Authored by samtebbs on Jul 19 2021, 3:44 AM.

Details

Summary
A VORR of the form $qX = VORR $qY, $qY essentially just moves $qY into
$qX but is currently not allowed in a tail-predicated loop.

If the definition of $qY produces zeroed false lanes then we now
consider the VORR to produce zeroed false lanes as well, since it
doesn't modify the incoming lane values.

This required modifying some existing tests that used a VORR of this
format to test unpredicated instructions that defined a live-out.

Diff Detail

Event Timeline

samtebbs created this revision.Jul 19 2021, 3:44 AM
samtebbs requested review of this revision.Jul 19 2021, 3:44 AM
Herald added a project: Restricted Project. · View Herald TranscriptJul 19 2021, 3:44 AM

Hello. Sorry for the delay, I had apparently forgotten about this. I'm not sure I understand the reasoning here, but I'm not sure I understood the reasoning for the FalseLanesZero to begin with.

You can leave the existing tests as they were, and update them with the new codegen.
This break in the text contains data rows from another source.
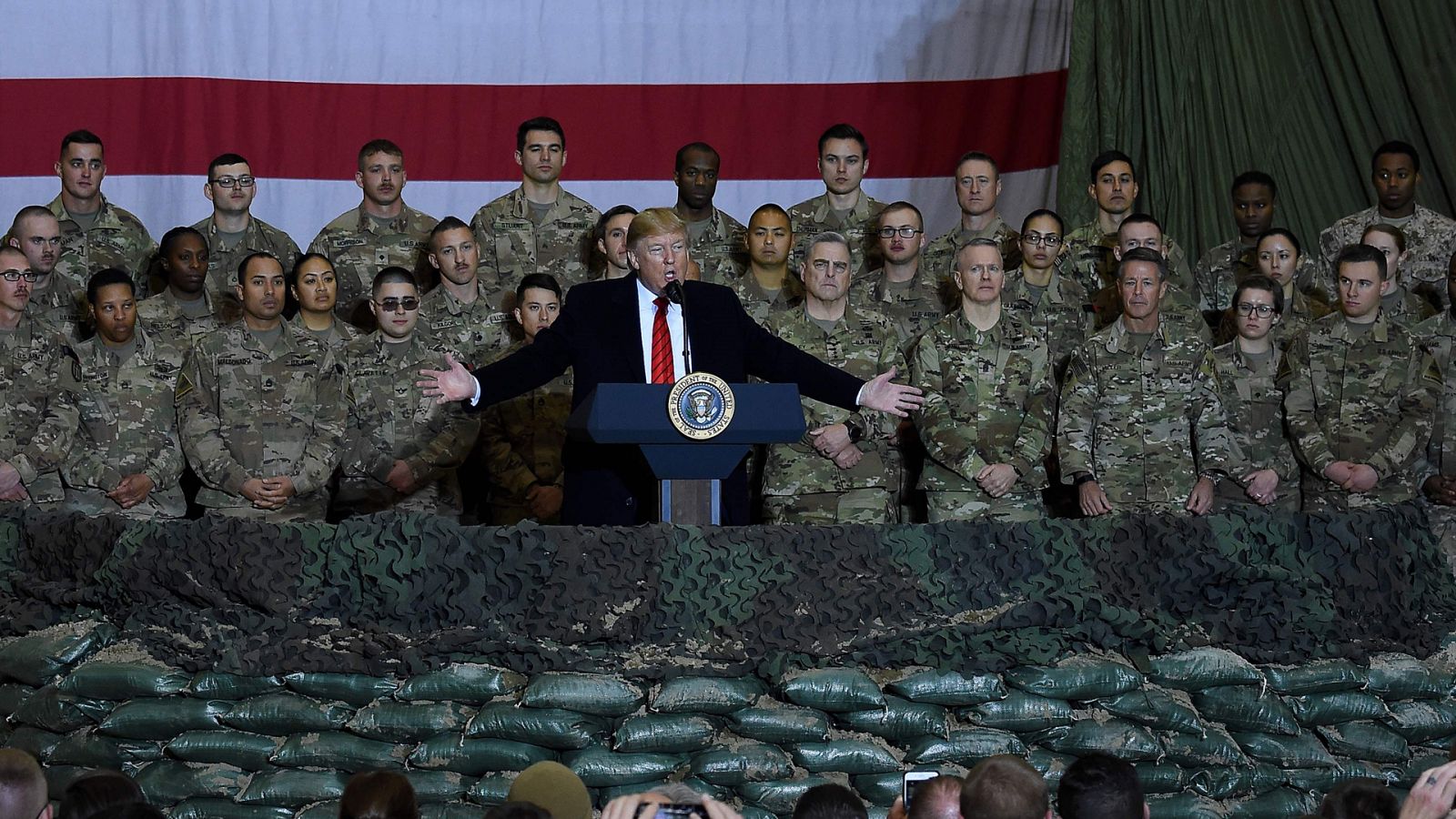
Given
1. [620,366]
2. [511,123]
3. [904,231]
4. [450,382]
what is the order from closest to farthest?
[450,382], [620,366], [904,231], [511,123]

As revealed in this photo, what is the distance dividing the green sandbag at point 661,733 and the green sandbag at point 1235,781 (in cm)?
111

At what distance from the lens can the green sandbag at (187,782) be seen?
3.57 metres

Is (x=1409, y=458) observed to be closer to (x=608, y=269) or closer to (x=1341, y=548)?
(x=1341, y=548)

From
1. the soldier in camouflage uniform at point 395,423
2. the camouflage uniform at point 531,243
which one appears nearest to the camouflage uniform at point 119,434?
the soldier in camouflage uniform at point 395,423

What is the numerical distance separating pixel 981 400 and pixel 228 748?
2685 mm

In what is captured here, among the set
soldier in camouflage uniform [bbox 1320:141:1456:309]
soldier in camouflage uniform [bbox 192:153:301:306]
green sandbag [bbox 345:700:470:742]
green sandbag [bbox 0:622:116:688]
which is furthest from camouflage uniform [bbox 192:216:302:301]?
soldier in camouflage uniform [bbox 1320:141:1456:309]

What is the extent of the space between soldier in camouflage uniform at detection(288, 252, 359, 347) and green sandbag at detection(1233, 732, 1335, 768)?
3.25 m

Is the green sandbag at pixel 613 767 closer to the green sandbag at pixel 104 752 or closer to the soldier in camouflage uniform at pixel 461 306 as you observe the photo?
the green sandbag at pixel 104 752

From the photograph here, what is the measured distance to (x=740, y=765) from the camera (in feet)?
11.4

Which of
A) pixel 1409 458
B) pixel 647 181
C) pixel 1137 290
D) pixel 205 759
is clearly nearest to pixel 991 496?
pixel 1137 290

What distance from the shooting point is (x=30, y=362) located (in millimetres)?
5477

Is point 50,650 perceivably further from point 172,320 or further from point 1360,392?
point 1360,392

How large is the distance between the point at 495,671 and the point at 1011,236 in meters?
3.44

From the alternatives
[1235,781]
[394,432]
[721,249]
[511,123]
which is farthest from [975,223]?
[1235,781]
They will either be correct and better, or else we need to look into what is going wrong with them.

Hello. Sorry for the delay, I had apparently forgotten about this. I'm not sure I understand the reasoning here, but I'm not sure I understood the reasoning for the FalseLanesZero to begin with.

Yes, it's complicated to ensure the transformation is correct. The high-level idea is described in a comments in LowOverheadLoop::ValidateLiveOuts(). Please have a look at that, and if it is still unclear, we need to improve that.

samparker added inline comments.Jul 26 2021, 1:58 AM
llvm/lib/Target/ARM/ARMLowOverheadLoops.cpp
882

This is the same for most of the instructions that we check here, and this logic is almost the same as the loop at the bottom of the function. So shouldn't the dominates check just be inserted in there instead? I'm slightly dubious about that tbh! This algorithm is working on the basis that the instructions in FalseLanesZero have been proved to behaviour how we want. Adding a VORR in there based upon future checks breaks our assumptions. I feel like this is better handled in ValidateLiveOuts when you've got the whole loop body analysed and you can add some extra logic when scanning though FalseLanesUnknown.

samtebbs added inline comments.Aug 9 2021, 5:57 AM
llvm/lib/Target/ARM/ARMLowOverheadLoops.cpp
882

Sorry for the delay in getting back to this and thanks for the feedback. I'll have a go at migrating this to ValidateLiveOuts.